Retro reflections by Nick H.
We all know that games can change a lot over the years, and many different titles influence future ones. However, having been gaming for as long as I have (35 years and counting), it is always fascinating to me to play and compare games from early in a series to later. Usually I can find a laundry list of improvements that make it clear just how far video games have progressed. However, many times I also come away with the realisation that while the game may indeed change, a series is at its best when it remembers what made it special in the first place.
When looking at a game series that spans decades, too often people get hung up on the superficial things. Of course the graphics, music and sound are better. Certainly there is more processing power that allows for deeper gameplay.
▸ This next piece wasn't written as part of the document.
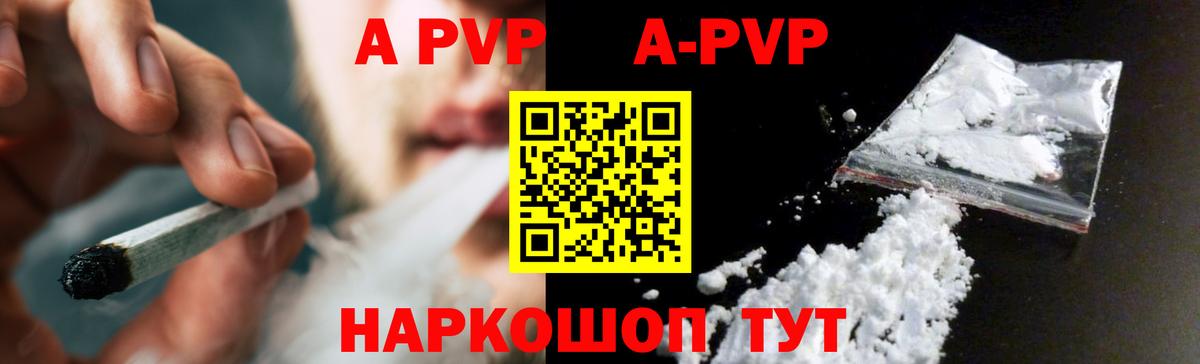 Alfa_PVP крисы CK Качканар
Controllers have come a long ways also, and give us more inputs and more forms of feedback through rumbling or light. These are well and good to note, but when I am comparing titles like this that have roughly two and a half decades between them, I am looking for something a little more substantial. Sometimes that something more simply isn’t there and I realise that you basically have the same game years later with a prettier package. Sometimes I sit with a title like Nobunaga’s Ambition and realise that it has grown a great deal because it changes its focus over time, giving us an increasingly granular look into the time period, and increasingly complex management of both the domestic and military development of the era.
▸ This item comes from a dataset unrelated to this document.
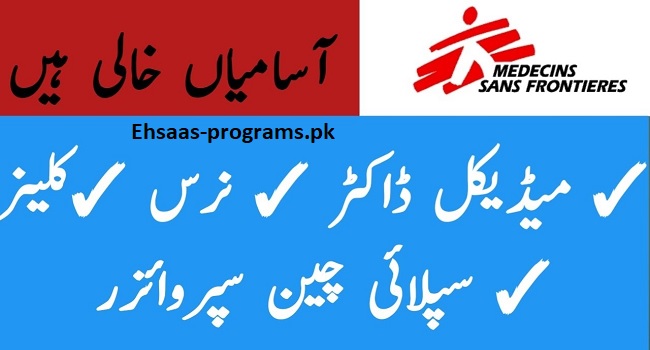 MSF Jobs in Pakistan [Medecins Sans Frontieres] Online Apply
If you read Matt’s excellent review of the recently released Nobunaga’s Ambition: Sphere of Influence – Ascension (and if you haven’t, you really should. Go, this article will be here when you get back), you have a really good idea of how the game itself plays. There is an intriguing mix of real-time strategy and turn-based governing decisions that play out heavily through menus. You have a significant hand in developing the land and creating a thriving city that grows over time into something potentially quite special. You adapt, you improve and you wage war during the Sengoku period of Japan’s history.